PopNow: “Outro Sol” está sendo lançado no Japão, como é a sua relação com a “terra do sol nascente”?

Max Viana: Eu fui pra Japão a primeira vez em 2015 e foi a partir dessa viagem que surgiu a ideia de lançar um disco pra lá. Só que essa ideia ficou um pouco adormecida porque o produtor que me levou a primeira vez não deu certo. Depois eu conheci um outro produtor, que é o Renato Iwai e fez a ponte pra eu ser um artista brasileiro mas lançado pelo Japão. Eu vou voltar lá esse ano (em dezembro) para o lançamento.

PopNow: Você já trabalhou com diversos artistas, dentre eles seu pai. Tem alguém com quem você ainda não trabalhou, mas que gostaria de colaborar?

Max Viana: Tem muitos. Eu acho que o mundo musical hoje em dia é muito propício a esse tipo de coisa.

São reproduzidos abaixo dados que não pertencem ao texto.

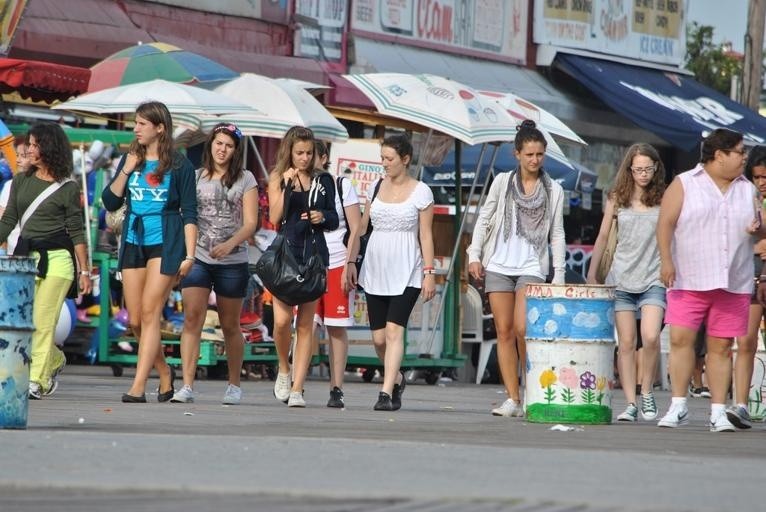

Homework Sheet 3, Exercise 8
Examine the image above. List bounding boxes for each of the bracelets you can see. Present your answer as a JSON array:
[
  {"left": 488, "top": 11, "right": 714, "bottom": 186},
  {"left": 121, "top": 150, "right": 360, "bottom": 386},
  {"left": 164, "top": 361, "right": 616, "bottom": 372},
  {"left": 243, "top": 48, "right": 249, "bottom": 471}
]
[{"left": 121, "top": 167, "right": 130, "bottom": 178}]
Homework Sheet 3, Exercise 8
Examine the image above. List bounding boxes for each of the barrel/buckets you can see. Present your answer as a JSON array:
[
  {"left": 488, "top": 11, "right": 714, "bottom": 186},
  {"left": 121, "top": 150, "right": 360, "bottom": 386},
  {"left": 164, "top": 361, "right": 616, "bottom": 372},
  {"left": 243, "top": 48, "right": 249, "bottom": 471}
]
[
  {"left": 731, "top": 328, "right": 765, "bottom": 422},
  {"left": 0, "top": 255, "right": 39, "bottom": 429},
  {"left": 524, "top": 283, "right": 620, "bottom": 423}
]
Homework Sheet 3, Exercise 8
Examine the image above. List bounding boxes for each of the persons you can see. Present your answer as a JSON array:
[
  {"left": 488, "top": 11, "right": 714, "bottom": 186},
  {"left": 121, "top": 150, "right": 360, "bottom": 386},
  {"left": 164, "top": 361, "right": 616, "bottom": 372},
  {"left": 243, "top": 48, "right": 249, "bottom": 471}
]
[
  {"left": 587, "top": 129, "right": 766, "bottom": 434},
  {"left": 467, "top": 120, "right": 567, "bottom": 415},
  {"left": 0, "top": 100, "right": 437, "bottom": 412}
]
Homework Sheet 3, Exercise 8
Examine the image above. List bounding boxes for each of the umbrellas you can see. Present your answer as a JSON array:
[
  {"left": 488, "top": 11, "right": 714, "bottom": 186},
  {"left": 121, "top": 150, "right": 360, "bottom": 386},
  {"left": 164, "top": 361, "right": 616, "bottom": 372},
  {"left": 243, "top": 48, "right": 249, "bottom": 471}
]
[
  {"left": 466, "top": 90, "right": 587, "bottom": 248},
  {"left": 169, "top": 72, "right": 349, "bottom": 145},
  {"left": 339, "top": 69, "right": 521, "bottom": 180},
  {"left": 50, "top": 78, "right": 268, "bottom": 131},
  {"left": 83, "top": 40, "right": 239, "bottom": 93}
]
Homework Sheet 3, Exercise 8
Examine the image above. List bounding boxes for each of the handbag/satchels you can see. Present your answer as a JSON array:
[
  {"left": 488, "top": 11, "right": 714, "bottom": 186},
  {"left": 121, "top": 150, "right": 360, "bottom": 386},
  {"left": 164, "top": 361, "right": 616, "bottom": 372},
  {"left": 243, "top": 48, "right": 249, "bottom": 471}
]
[
  {"left": 465, "top": 213, "right": 496, "bottom": 259},
  {"left": 254, "top": 232, "right": 327, "bottom": 305},
  {"left": 337, "top": 176, "right": 373, "bottom": 256},
  {"left": 592, "top": 200, "right": 620, "bottom": 284}
]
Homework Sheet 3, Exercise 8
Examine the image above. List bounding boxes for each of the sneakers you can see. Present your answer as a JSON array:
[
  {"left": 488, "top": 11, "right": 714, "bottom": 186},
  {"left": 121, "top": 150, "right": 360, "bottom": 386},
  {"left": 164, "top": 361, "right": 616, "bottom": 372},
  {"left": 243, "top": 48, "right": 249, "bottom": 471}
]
[
  {"left": 615, "top": 402, "right": 637, "bottom": 422},
  {"left": 490, "top": 397, "right": 523, "bottom": 418},
  {"left": 328, "top": 387, "right": 345, "bottom": 408},
  {"left": 689, "top": 386, "right": 711, "bottom": 399},
  {"left": 171, "top": 385, "right": 194, "bottom": 403},
  {"left": 657, "top": 404, "right": 691, "bottom": 428},
  {"left": 641, "top": 390, "right": 658, "bottom": 420},
  {"left": 374, "top": 372, "right": 406, "bottom": 411},
  {"left": 708, "top": 406, "right": 751, "bottom": 433},
  {"left": 273, "top": 366, "right": 306, "bottom": 407},
  {"left": 222, "top": 383, "right": 242, "bottom": 405},
  {"left": 29, "top": 350, "right": 67, "bottom": 400}
]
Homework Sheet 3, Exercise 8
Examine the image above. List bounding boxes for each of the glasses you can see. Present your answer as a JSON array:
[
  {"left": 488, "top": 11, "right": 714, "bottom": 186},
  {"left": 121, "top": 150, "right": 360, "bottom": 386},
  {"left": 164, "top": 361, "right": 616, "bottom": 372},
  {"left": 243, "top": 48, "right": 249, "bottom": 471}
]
[
  {"left": 717, "top": 146, "right": 747, "bottom": 155},
  {"left": 627, "top": 166, "right": 656, "bottom": 174}
]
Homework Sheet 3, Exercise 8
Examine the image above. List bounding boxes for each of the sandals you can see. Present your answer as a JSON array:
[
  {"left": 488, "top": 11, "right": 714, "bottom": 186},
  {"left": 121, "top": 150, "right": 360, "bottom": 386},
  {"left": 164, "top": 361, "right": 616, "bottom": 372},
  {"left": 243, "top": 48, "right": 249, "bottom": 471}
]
[
  {"left": 121, "top": 393, "right": 148, "bottom": 403},
  {"left": 158, "top": 363, "right": 176, "bottom": 401}
]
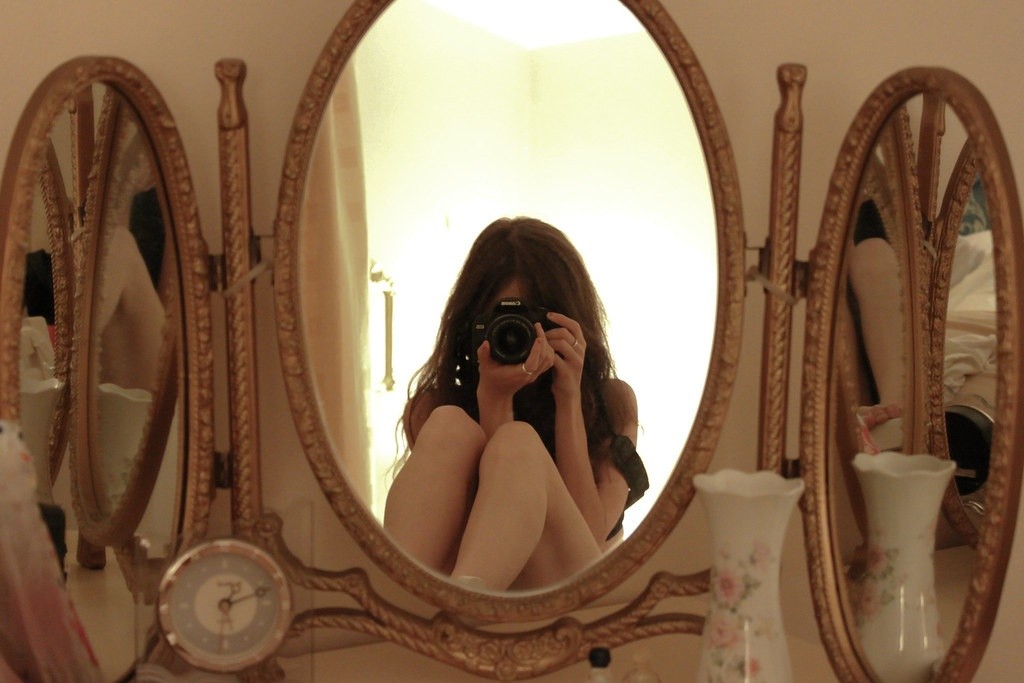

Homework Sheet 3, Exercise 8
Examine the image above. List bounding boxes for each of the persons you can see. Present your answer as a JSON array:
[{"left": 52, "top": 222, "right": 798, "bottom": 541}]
[
  {"left": 383, "top": 218, "right": 639, "bottom": 595},
  {"left": 96, "top": 164, "right": 168, "bottom": 392}
]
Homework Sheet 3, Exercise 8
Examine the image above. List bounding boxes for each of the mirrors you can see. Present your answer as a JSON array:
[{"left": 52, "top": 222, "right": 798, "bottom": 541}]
[
  {"left": 277, "top": 0, "right": 748, "bottom": 618},
  {"left": 18, "top": 140, "right": 65, "bottom": 490},
  {"left": 1, "top": 56, "right": 218, "bottom": 683},
  {"left": 833, "top": 98, "right": 933, "bottom": 545},
  {"left": 68, "top": 84, "right": 185, "bottom": 547},
  {"left": 929, "top": 129, "right": 997, "bottom": 548},
  {"left": 802, "top": 62, "right": 1022, "bottom": 683}
]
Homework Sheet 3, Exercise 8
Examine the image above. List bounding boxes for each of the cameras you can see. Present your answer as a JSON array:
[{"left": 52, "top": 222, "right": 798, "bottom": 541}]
[{"left": 473, "top": 297, "right": 566, "bottom": 368}]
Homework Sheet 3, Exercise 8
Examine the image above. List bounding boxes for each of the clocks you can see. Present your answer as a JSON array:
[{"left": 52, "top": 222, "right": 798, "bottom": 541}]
[{"left": 161, "top": 539, "right": 295, "bottom": 674}]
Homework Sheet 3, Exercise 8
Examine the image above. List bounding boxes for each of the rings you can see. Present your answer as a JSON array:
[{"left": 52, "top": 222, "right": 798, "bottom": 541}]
[
  {"left": 522, "top": 364, "right": 532, "bottom": 375},
  {"left": 573, "top": 340, "right": 578, "bottom": 348}
]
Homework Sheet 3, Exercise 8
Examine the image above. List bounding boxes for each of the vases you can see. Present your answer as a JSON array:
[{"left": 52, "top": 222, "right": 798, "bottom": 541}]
[
  {"left": 693, "top": 469, "right": 808, "bottom": 683},
  {"left": 850, "top": 451, "right": 956, "bottom": 683}
]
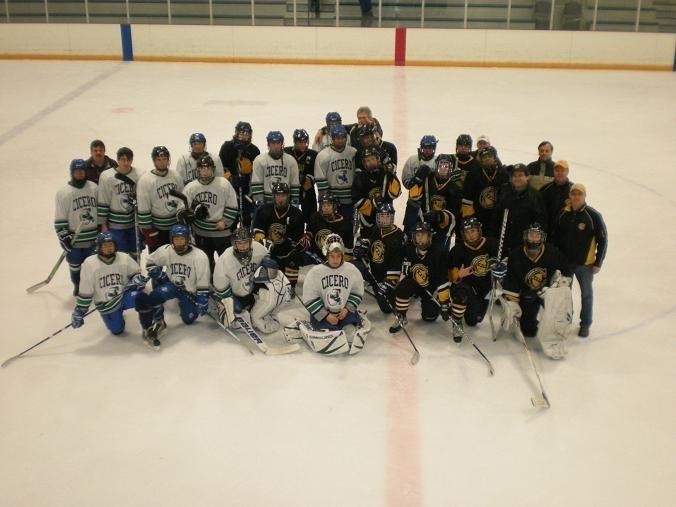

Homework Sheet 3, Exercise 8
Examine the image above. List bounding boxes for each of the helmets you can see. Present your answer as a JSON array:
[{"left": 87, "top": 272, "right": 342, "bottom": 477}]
[
  {"left": 233, "top": 121, "right": 255, "bottom": 144},
  {"left": 192, "top": 156, "right": 347, "bottom": 217},
  {"left": 324, "top": 110, "right": 348, "bottom": 138},
  {"left": 293, "top": 127, "right": 309, "bottom": 141},
  {"left": 354, "top": 126, "right": 384, "bottom": 174},
  {"left": 94, "top": 223, "right": 252, "bottom": 254},
  {"left": 373, "top": 199, "right": 549, "bottom": 251},
  {"left": 69, "top": 157, "right": 87, "bottom": 170},
  {"left": 188, "top": 131, "right": 207, "bottom": 144},
  {"left": 266, "top": 130, "right": 285, "bottom": 144},
  {"left": 320, "top": 232, "right": 348, "bottom": 257},
  {"left": 417, "top": 132, "right": 499, "bottom": 183},
  {"left": 150, "top": 144, "right": 171, "bottom": 158}
]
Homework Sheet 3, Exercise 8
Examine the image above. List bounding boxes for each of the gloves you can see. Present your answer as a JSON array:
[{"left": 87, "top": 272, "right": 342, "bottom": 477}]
[
  {"left": 140, "top": 225, "right": 161, "bottom": 245},
  {"left": 423, "top": 208, "right": 446, "bottom": 225},
  {"left": 147, "top": 265, "right": 172, "bottom": 285},
  {"left": 414, "top": 162, "right": 432, "bottom": 185},
  {"left": 127, "top": 271, "right": 146, "bottom": 287},
  {"left": 56, "top": 226, "right": 75, "bottom": 254},
  {"left": 68, "top": 304, "right": 89, "bottom": 329},
  {"left": 490, "top": 260, "right": 508, "bottom": 279},
  {"left": 194, "top": 294, "right": 211, "bottom": 316}
]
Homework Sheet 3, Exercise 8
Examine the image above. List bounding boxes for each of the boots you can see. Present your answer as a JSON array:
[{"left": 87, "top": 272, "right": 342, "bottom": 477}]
[
  {"left": 387, "top": 309, "right": 410, "bottom": 335},
  {"left": 140, "top": 327, "right": 164, "bottom": 352},
  {"left": 151, "top": 317, "right": 168, "bottom": 330},
  {"left": 451, "top": 316, "right": 465, "bottom": 343}
]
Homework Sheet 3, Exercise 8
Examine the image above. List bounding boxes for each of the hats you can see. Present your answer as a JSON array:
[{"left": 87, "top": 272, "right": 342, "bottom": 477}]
[
  {"left": 474, "top": 134, "right": 493, "bottom": 145},
  {"left": 569, "top": 181, "right": 588, "bottom": 194},
  {"left": 510, "top": 161, "right": 532, "bottom": 175},
  {"left": 551, "top": 159, "right": 571, "bottom": 169}
]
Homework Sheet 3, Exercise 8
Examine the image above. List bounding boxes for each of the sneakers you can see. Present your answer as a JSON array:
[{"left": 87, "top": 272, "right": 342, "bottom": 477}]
[{"left": 577, "top": 324, "right": 590, "bottom": 338}]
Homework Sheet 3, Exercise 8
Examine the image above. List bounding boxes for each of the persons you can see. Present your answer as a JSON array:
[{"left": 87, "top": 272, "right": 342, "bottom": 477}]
[{"left": 53, "top": 105, "right": 608, "bottom": 355}]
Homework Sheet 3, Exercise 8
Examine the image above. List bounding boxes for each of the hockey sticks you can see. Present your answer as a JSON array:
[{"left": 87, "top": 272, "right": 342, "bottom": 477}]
[
  {"left": 499, "top": 295, "right": 552, "bottom": 408},
  {"left": 424, "top": 286, "right": 494, "bottom": 375},
  {"left": 162, "top": 278, "right": 256, "bottom": 357},
  {"left": 0, "top": 278, "right": 151, "bottom": 368},
  {"left": 26, "top": 222, "right": 83, "bottom": 294},
  {"left": 361, "top": 257, "right": 420, "bottom": 364},
  {"left": 233, "top": 312, "right": 300, "bottom": 355},
  {"left": 474, "top": 207, "right": 509, "bottom": 328}
]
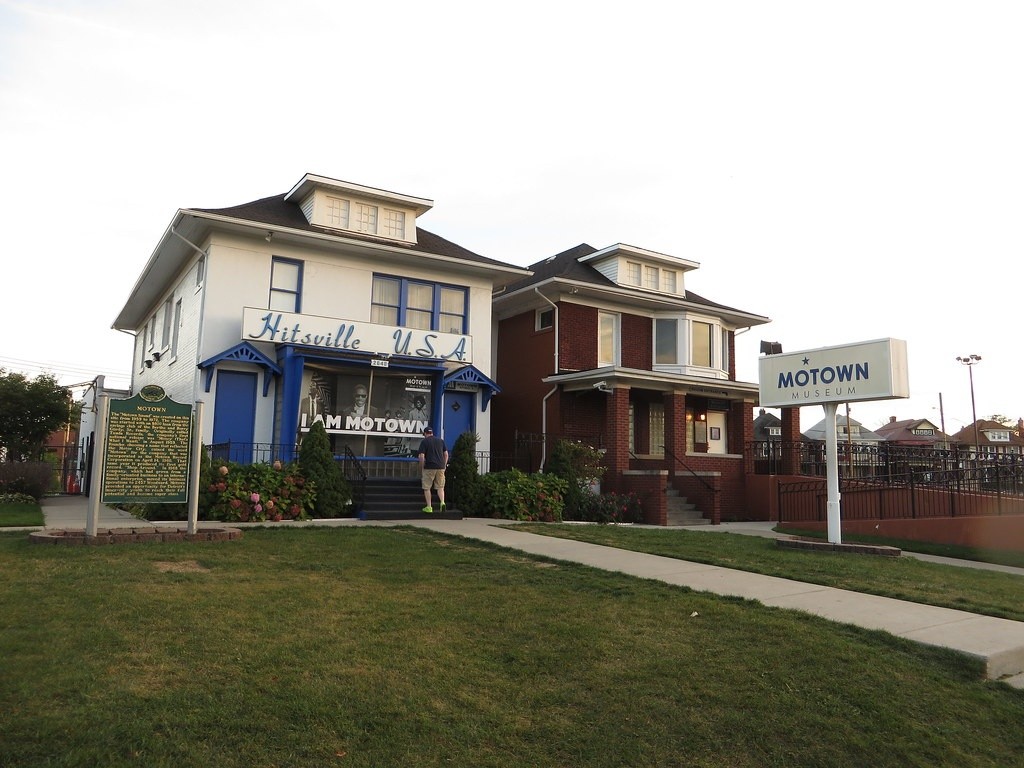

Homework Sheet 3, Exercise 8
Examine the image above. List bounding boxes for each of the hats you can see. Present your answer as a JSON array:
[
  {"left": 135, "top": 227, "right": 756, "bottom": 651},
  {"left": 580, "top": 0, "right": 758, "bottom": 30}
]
[{"left": 423, "top": 428, "right": 432, "bottom": 434}]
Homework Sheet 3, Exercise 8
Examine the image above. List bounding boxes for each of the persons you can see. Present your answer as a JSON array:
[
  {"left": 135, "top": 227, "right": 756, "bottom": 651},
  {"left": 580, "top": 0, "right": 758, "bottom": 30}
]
[
  {"left": 417, "top": 427, "right": 449, "bottom": 512},
  {"left": 384, "top": 410, "right": 391, "bottom": 420},
  {"left": 297, "top": 380, "right": 326, "bottom": 435},
  {"left": 342, "top": 384, "right": 378, "bottom": 428},
  {"left": 408, "top": 396, "right": 428, "bottom": 456}
]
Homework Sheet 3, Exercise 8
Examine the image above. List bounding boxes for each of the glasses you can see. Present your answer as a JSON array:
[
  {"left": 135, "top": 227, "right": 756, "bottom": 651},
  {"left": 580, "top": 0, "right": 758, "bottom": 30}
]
[{"left": 355, "top": 394, "right": 367, "bottom": 398}]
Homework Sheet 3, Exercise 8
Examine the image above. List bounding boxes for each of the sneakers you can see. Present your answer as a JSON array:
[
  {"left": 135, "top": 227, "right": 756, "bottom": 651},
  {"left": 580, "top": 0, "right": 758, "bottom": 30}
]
[
  {"left": 422, "top": 507, "right": 432, "bottom": 512},
  {"left": 440, "top": 502, "right": 446, "bottom": 513}
]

Ele proporciona muitas junções com muitas pessoas. Eu fiquei muito feliz de gravar com a Claudia Leitte e com a Alcione. Quero sempre poder interagir e cantar com outros músicos. Isso dá uma enriquecida no trabalho e é uma troca de experiências muito bacana.

PopNow: A MPB vem se renovando e trazendo artistas novos como Alice Caymmi, e outros grandes nomes. Como você vê essa nova MPB?

Max Viana: Eu acho que é uma coisa natural que a gente possa ter cada vez mais possibilidades de mais artistas, para que mais pessoas possam ter lugar para mostrar suas músicas. Isso é a melhor coisa da internet. Você pode ser independente do mercado, mesmo que ele ainda ditem as regras. Por isso a interação dos novos artistas com o público através das redes sociais é muito importante – porque é mais democrático. Antigamente dependíamos de uma gravadora para mostrar o artista ao público, hoje o público pode descobrir artistas e os artistas podem ir até o público.

PopNow: Nós temos visto, cada vez mais, artistas brasileiros colaborando com cantores internacionais. Esta é uma vontade sua?

Max Viana: Eu não fico pensando muito pelo prisma do sonho assim, mas tem muitas pessoas que eu penso. Bruno Mars, Justin Timberlake. Mas eu sou mais próximo à quem está no meu mundo e sou gratos pelas parcerias que já tive.

PopNow: O que te inspira?

Max Viana: A vida cotidiana, as coisas simples, o dia-a-dia, eu sempre acho que você pode estar na situação mais privilegiada, mas o momento que vai ficar mais na sua cabeça foi aquele que você sentou para tomar uma cervejinha com seus amigos, aquele vinho que você bebeu com sua mulher. Sou muito apegado ao cotidiano, minha família, meus amigos.